> Gestellte Aufgabe A:
Schreib bitte aus den Datensätzen weiter unten alles von der Zeile mit „What order should“ bis hinunter zum Ende der Datensätze wortgetreu ab.

┄┄┄┄┄┄

Und der Tempelvorhang zerriss

Mit dem «cantus firmus vokalensemble und consort» stehen Andreas Reize Interpreten mit höchstem Qualitätsanspruch zur Verfügung. Nach der tadellosen Aufführung des Passionswerks waren alle glücklich und tief berührt: Publikum, Dirigent, Solisten und Orchester.

Solothurner Zeitung / MLZ; 18.03.2008

Unter dem stehend gespendeten Applaus in der Franziskanerkirche umarmte Dirigent Andreas Reize die acht Mitglieder seines Vokalensembles dankbar. Auch seine konzentriert beteiligten Instrumentalisten bezog er mit sympathischer Geste in den Dank mit ein. Zu Beginn der Karwoche hatten Chor und Orchester die erschütternde Passionsgeschichte BWV 245 musikalisch lebendig werden lassen. Die wichtigste Rolle fiel dabei Tenor Michael Feyfar zu, der als Evangelist den dramatischen biblischen Bericht über Jesu Gefangennahme, Leiden und Sterben stimmlich vollendet und beseelt wiedergab. Das von Reize gegründete Vokalensemble cantus firmus besteht aus ausgebildeten Kräften in allen Stimmlagen, die sowohl solistisch die einzelnen Rollen der Passions-Komposition als auch als Chor die eingebetteten, glaubensinnigen Bachschen Choräle mitsamt Gefühlslandschaft des Volkes in den Turbae-Chören ausformten. Zu Herzen gingen die immer wieder aufleuchtenden Einzelstimmen wie Sopran und Bass. Bei den Volkschören gelang Reize ein besonderes Kunststück: Er bändigte Leidenschaft und Erregtheit, die zügellos überborden könnten, mit straffer Rhythmisierung, um die Aussage noch plastischer und eindringlicher zu machen. Etwa als das Volk bezüglich der Begnadigung Jesu fordert: «Nicht diesen, sondern Barnabam». Oder bei den aufwühlenden «Kreuzige»-Rufen der Menge wie auch dem «Wir haben ein Gesetz ...». Je nach Inhalt zart und gefühlsbetont oder temperamentvoll-engagiert gefielen die Arien und Rezitative, gesungen von Marni Schwonberg, Regula Konrad (Sopran), Jan Börner, Alexandra Rawohl (Alt), Eduardo Koch-Butelli, Michael Feyfar (Tenor), Michael Raschle und Thomas Moser (Bass). Eine kleine Sorge bestand anfänglich bezüglich der Lautstärke des auf historischen Instrumenten spielenden 17-köpfigen Orchesters. Kraftvoll fiel die einleitende Musik aus, die als farbig angelegtes Tongemälde einerseits die bedrückende Stimmung zeichnet, andererseits die Bedeutung des Geschehens für die Christenheit verherrlicht. Die Worte des nachfolgenden Eröffnungschors waren indes nicht zu verstehen, zumal die Vokalisten hinter dem Orchester positioniert waren. Schnell fand aber das Ensemble, dessen Bläser und Streicher auch Einzelaufgaben in der Begleitung der Solisten übernahmen, zu besser ausbalancierter Tonstärke.

┄┄┄┄┄┄

> Gestellte Aufgabe B:
Schreib aus dem Konzertbericht oben alles von „Und der Tempelvorhang“ bis hinunter zu „Solisten und Orchester.“ wortgetreu nieder.

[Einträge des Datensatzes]
┄┄┄┄┄┄

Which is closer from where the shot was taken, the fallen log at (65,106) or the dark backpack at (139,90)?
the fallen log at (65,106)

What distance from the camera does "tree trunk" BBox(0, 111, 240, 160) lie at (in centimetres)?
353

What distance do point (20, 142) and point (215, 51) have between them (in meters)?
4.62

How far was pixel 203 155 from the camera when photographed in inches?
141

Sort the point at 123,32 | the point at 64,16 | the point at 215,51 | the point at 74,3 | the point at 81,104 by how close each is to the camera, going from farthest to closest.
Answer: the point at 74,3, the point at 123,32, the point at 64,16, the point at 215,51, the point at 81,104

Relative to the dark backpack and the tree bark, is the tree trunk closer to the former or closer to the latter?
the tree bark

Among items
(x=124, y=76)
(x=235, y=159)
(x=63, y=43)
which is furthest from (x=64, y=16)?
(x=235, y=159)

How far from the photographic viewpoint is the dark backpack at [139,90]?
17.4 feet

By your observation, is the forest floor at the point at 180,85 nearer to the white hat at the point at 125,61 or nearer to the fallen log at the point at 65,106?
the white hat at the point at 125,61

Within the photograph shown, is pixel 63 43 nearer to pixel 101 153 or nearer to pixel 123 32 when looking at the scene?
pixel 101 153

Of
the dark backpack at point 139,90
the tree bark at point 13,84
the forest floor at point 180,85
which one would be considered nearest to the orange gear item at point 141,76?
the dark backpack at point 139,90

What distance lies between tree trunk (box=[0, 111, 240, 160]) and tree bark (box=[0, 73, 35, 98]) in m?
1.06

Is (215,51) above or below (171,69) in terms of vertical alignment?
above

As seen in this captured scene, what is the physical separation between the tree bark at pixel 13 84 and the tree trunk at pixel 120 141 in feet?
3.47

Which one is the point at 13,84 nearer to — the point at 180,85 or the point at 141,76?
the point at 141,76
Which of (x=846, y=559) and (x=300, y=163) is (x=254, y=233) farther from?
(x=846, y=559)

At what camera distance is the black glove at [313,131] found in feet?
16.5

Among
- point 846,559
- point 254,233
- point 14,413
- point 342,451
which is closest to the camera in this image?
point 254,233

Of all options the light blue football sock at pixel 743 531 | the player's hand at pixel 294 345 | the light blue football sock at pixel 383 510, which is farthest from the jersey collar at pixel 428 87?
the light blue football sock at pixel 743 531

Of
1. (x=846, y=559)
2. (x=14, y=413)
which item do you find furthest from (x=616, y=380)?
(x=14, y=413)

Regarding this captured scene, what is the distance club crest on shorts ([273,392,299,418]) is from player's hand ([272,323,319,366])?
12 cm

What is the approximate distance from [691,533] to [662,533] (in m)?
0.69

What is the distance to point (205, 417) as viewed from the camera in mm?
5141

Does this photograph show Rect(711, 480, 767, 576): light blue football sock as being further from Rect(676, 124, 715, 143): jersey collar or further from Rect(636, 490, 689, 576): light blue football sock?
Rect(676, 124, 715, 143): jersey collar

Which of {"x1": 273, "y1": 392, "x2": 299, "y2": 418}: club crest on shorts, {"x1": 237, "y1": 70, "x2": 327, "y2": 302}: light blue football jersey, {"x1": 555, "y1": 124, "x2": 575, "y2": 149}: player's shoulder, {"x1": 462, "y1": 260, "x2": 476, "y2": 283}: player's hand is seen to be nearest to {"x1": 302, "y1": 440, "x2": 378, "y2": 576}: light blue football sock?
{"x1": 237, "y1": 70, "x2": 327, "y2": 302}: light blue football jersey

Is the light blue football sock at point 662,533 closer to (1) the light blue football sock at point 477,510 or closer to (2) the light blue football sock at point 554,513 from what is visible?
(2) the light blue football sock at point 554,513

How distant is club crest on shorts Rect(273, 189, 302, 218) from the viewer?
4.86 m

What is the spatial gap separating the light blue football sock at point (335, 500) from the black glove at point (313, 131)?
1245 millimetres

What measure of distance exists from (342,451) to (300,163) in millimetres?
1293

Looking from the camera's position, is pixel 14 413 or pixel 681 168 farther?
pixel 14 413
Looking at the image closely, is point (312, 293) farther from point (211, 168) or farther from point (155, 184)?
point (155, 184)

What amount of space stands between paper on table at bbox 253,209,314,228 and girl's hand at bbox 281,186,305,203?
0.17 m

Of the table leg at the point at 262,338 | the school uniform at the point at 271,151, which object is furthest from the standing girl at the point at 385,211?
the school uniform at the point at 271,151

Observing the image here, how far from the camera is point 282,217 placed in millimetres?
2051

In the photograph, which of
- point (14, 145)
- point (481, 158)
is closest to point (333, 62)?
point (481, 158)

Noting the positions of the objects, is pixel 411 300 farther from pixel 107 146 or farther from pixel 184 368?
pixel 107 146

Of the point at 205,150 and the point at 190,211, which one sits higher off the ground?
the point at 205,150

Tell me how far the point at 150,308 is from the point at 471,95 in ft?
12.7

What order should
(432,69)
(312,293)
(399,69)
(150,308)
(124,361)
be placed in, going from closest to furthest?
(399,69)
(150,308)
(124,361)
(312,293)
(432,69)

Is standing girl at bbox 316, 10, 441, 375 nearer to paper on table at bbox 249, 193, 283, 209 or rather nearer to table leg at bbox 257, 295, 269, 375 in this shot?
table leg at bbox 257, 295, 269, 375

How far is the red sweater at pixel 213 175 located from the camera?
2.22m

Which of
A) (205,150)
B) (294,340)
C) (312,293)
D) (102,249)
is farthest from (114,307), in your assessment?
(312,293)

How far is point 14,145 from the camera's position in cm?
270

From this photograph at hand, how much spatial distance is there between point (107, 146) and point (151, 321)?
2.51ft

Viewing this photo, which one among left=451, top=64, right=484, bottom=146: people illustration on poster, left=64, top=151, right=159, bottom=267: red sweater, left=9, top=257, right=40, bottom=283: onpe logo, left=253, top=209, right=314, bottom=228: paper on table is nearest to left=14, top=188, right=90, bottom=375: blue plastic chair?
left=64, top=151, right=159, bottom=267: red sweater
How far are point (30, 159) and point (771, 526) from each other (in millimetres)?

┄┄┄┄┄┄

> Vollständige Antwort A:
What order should
(432,69)
(312,293)
(399,69)
(150,308)
(124,361)
be placed in, going from closest to furthest?
(399,69)
(150,308)
(124,361)
(312,293)
(432,69)

Is standing girl at bbox 316, 10, 441, 375 nearer to paper on table at bbox 249, 193, 283, 209 or rather nearer to table leg at bbox 257, 295, 269, 375 in this shot?
table leg at bbox 257, 295, 269, 375

How far is the red sweater at pixel 213 175 located from the camera?
2.22m

Which of
A) (205,150)
B) (294,340)
C) (312,293)
D) (102,249)
is farthest from (114,307), in your assessment?
(312,293)

How far is point 14,145 from the camera's position in cm?
270

From this photograph at hand, how much spatial distance is there between point (107, 146) and point (151, 321)?
2.51ft

Viewing this photo, which one among left=451, top=64, right=484, bottom=146: people illustration on poster, left=64, top=151, right=159, bottom=267: red sweater, left=9, top=257, right=40, bottom=283: onpe logo, left=253, top=209, right=314, bottom=228: paper on table is nearest to left=14, top=188, right=90, bottom=375: blue plastic chair?
left=64, top=151, right=159, bottom=267: red sweater
How far are point (30, 159) and point (771, 526) from each other (in millimetres)?

> Vollständige Antwort B:
Und der Tempelvorhang zerriss

Mit dem «cantus firmus vokalensemble und consort» stehen Andreas Reize Interpreten mit höchstem Qualitätsanspruch zur Verfügung. Nach der tadellosen Aufführung des Passionswerks waren alle glücklich und tief berührt: Publikum, Dirigent, Solisten und Orchester.